3 shows an example of a protocol of an I ² C bus. The I ² C bus is used for simple data exchange between the CPU and peripherals in consumer electronics. Recently, the I ² C bus is also used for simple communication between semiconductor chips in computer systems. While the buses used in computers are parallel buses of byte transfers, the I ² C bus is a two-wire serial data communication bus. One of the two wires is a data line and the other is used as a clock line. In FIG. 3, SCL is a signal of a clock line, and SDA is a signal of a data line. In order to transmit the data of '1101', the data of the SDA line is set low at the beginning of the data transmission and then the data of the SCL line is set low. After the data transfer is completed, the SCL line goes high and the SDA line goes low to complete communication.

4 is a flowchart illustrating a clock setting method of a computer system according to the present invention. In order to set a system clock, a clock value and a corresponding code are first set and stored (step 400).
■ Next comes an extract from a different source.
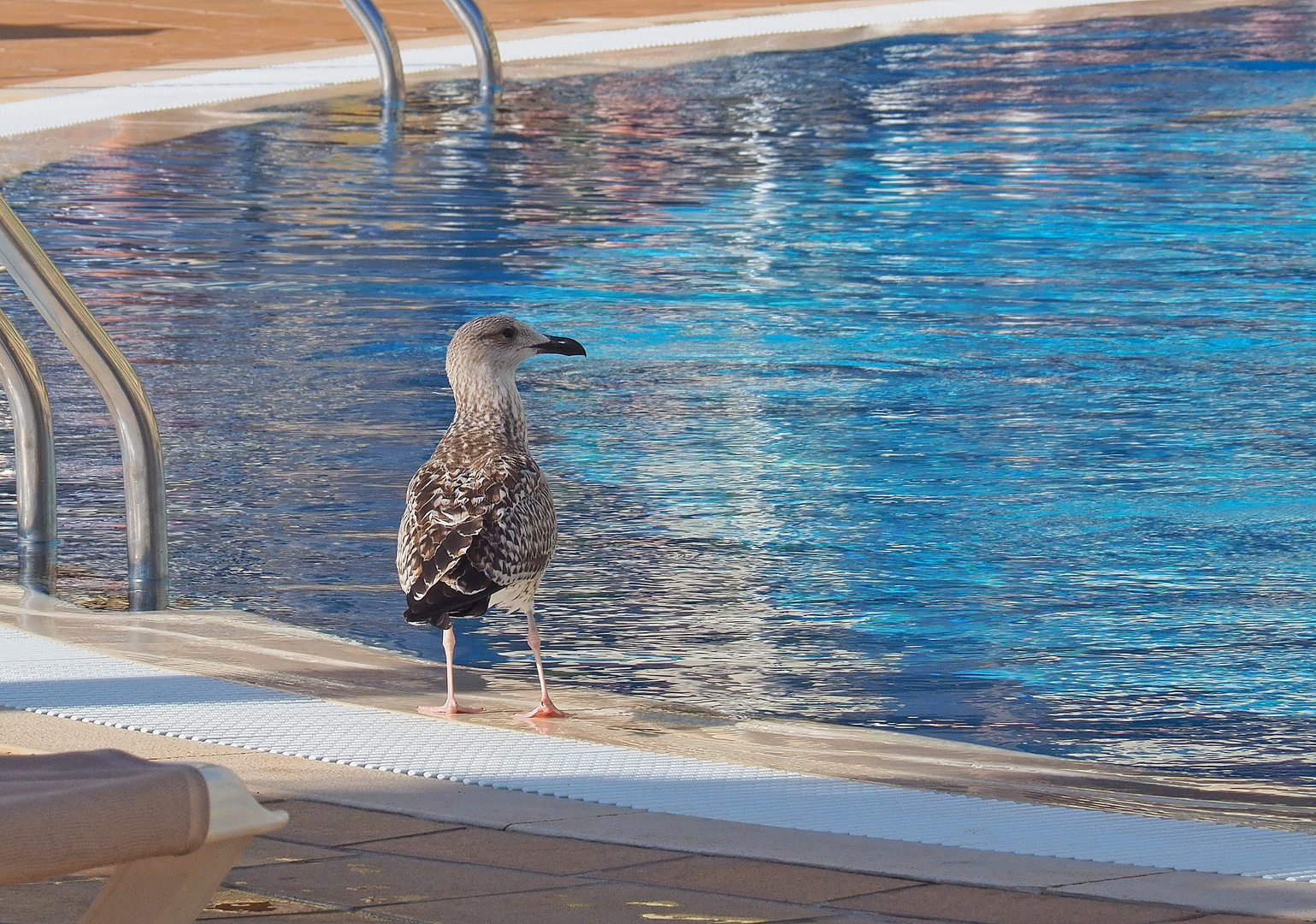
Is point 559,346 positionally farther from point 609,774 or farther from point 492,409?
point 609,774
This is set in a ROM bios (not shown) included in the core chip 230 in FIG. When the computer is turned on, the monitor displays a setup screen that shows the contents of the CMOS RAM, which stores the current configuration of the computer. On this screen, the ROM BIOS (not shown) of the core chip 230 is displayed. Clock values stored in the display are displayed (step 410). When the user selects a clock value that the user wants to use as a system clock by looking at the setup screen, data having corresponding clock information is transmitted from the core chip 230 of FIG. 2 to the clock chip 240, and the clock chip 240 The data is interpreted and a clock corresponding thereto is generated and supplied as a system clock (step 420).
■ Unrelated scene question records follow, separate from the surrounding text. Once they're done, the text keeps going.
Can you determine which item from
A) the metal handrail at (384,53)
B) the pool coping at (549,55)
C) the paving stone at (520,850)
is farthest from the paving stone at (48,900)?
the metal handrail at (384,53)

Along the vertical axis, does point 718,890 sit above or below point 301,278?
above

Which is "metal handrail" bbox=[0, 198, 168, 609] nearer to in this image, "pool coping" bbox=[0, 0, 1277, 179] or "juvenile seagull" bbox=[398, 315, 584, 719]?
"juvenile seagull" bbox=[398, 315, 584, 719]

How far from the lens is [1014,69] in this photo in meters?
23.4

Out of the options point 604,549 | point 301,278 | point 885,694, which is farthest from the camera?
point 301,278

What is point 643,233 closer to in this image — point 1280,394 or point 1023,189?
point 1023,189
5 is a flowchart of a system clock setting method using a setup screen when FIG. 2 is configured. First, when power is supplied to the computer, it is checked whether the key for entering the setup screen state is pressed by the user (step 500). If the setup key is pressed, the setup screen is executed (step 510). On the setup screen, a clock setting menu for displaying a clock by a user may be displayed (step 520). If the user selects a predetermined clock (step 530), step 420 of FIG. 4 is performed to set a system clock (step 540).
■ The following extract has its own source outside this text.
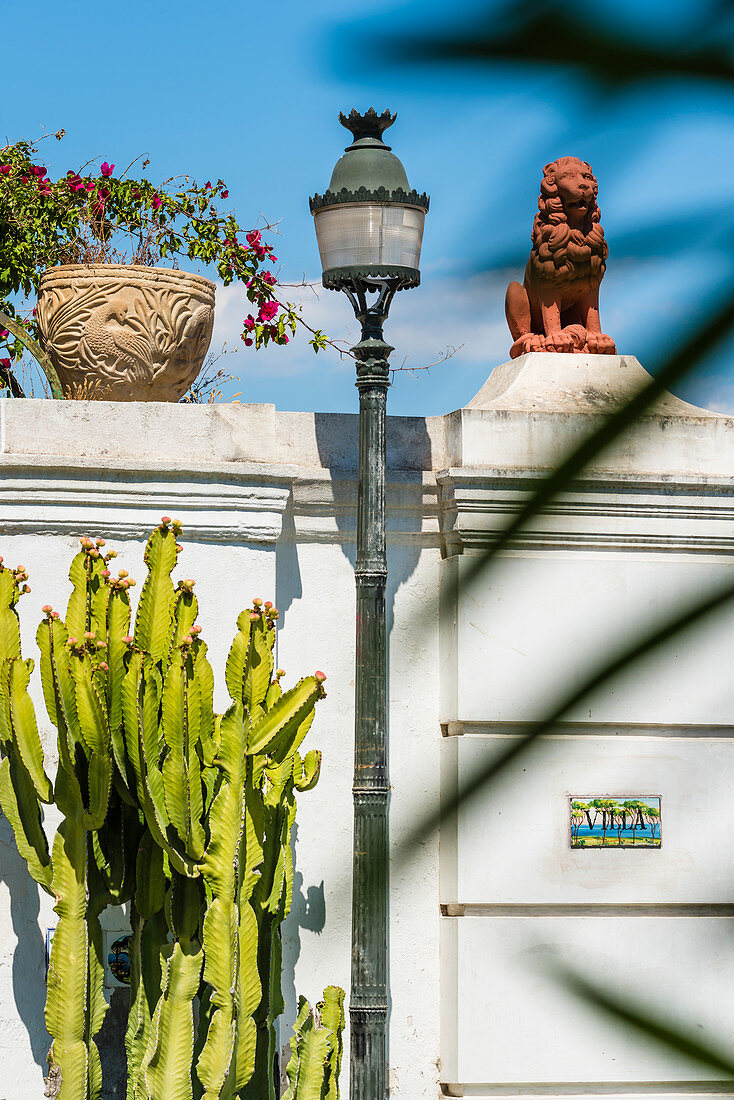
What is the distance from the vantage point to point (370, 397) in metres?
4.60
As described above, the computer system clock can be changed and set on the setup screen displayed on the computer monitor without changing the system clock by opening the inside of the computer body and replacing the jumper switch.

According to the present invention, when the user selects the desired system clock in the setup screen of the computer, the system clock of the computer is set accordingly, so that the computer system clock can be easily set and changed.

Claims (4)

A computer system clock generating device for generating a system clock in a computer, A core chip which stores a plurality of clock values and outputs clock value information selected by the user from among the plurality of clock values through a computer interface from an external source; And And a clock chip generating a clock having a frequency corresponding to the clock value information received from the core chip and providing the clock signal to the system clock. The method of claim 1, Data communication between the core chip and the clock chip, the system clock generation device of a computer, characterized in that using an I to C (I ² C) bus. The method of claim 1, wherein the clock chip, And a basic clock generator for generating a clock having a frequency corresponding to the clock information input from the core chip. The method of claim 1, The plurality of clock values are displayed through a setup display screen provided by a computer's bios, and when a user selects a clock value therefrom, the information of the selected clock value is input to the core chip. The system clock generator of a computer.